→ **What to do**
In the entries from the line with "The snapshot shows" to the line with "6809 inches", change "camera" to "lens" and keep everything else as it is. Give back only those lines, with the pictures left out.

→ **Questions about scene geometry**
● ● ●

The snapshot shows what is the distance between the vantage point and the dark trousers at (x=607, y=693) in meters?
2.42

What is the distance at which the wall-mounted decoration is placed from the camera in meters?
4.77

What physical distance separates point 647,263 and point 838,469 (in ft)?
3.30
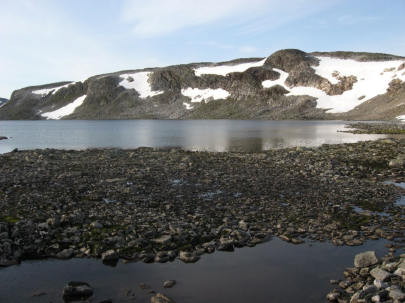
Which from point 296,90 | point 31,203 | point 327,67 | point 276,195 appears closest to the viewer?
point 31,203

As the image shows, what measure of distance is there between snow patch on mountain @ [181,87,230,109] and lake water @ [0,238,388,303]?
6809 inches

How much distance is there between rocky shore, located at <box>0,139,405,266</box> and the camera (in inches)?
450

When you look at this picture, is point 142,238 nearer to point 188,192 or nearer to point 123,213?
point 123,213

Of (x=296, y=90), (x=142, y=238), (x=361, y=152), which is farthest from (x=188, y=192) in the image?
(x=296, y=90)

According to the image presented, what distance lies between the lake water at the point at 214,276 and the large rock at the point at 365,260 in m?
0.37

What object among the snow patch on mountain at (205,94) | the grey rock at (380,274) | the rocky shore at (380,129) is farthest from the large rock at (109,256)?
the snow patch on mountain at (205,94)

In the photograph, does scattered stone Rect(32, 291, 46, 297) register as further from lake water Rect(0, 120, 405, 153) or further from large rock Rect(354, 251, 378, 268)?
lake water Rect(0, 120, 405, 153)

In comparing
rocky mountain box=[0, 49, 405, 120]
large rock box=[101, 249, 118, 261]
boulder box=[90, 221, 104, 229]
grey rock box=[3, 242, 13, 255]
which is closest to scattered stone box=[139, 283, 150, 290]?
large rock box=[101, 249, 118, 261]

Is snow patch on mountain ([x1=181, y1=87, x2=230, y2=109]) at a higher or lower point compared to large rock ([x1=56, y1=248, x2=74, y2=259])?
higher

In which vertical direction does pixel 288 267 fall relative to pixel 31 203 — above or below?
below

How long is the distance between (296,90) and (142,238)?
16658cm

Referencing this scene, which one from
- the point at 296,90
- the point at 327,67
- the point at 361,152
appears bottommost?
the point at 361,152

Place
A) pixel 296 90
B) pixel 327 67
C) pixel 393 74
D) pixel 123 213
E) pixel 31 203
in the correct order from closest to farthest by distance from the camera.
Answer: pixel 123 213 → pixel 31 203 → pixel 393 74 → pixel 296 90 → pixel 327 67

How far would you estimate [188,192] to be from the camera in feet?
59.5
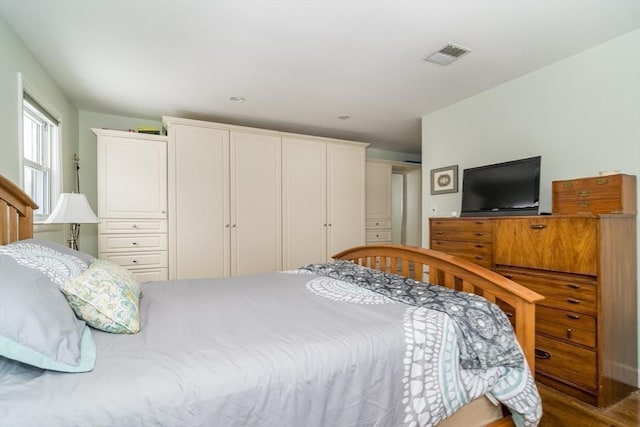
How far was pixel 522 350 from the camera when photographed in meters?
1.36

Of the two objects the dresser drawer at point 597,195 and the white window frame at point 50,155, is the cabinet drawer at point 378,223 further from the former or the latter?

● ● ●

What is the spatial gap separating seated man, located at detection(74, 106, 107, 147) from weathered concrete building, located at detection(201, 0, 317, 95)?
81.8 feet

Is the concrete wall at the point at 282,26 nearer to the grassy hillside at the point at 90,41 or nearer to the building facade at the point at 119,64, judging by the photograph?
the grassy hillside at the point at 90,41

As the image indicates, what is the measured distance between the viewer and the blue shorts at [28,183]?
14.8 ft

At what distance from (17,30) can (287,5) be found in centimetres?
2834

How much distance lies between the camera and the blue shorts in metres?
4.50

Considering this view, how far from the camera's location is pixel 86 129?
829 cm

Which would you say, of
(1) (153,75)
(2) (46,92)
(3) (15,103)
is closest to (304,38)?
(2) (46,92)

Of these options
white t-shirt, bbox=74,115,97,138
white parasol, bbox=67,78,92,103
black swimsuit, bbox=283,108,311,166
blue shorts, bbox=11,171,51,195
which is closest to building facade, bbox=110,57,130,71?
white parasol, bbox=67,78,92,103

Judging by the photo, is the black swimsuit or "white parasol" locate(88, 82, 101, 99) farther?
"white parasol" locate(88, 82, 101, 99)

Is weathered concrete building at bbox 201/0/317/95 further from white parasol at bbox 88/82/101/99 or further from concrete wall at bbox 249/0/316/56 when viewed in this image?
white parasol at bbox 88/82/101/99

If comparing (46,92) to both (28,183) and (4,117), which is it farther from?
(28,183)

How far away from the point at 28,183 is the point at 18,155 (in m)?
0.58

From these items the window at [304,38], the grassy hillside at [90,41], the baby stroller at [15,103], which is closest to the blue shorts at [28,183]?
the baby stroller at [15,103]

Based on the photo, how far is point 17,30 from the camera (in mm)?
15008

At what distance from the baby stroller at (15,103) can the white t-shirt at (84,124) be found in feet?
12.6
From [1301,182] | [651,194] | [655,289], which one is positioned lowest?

● ● ●

→ **Output of the exercise**
The snapshot shows what is the distance between the vantage point and the dark trousers at (x=607, y=693) in meters?
2.42

What is the distance at which the wall-mounted decoration is placed from the lens in meters?
4.77

What physical distance separates point 647,263 and point 838,469 (in ft)?
3.30
Which from point 296,90 | point 31,203 | point 327,67 | point 276,195 appears closest to the viewer?
point 31,203

As the image shows, what measure of distance is there between snow patch on mountain @ [181,87,230,109] and lake water @ [0,238,388,303]?
6809 inches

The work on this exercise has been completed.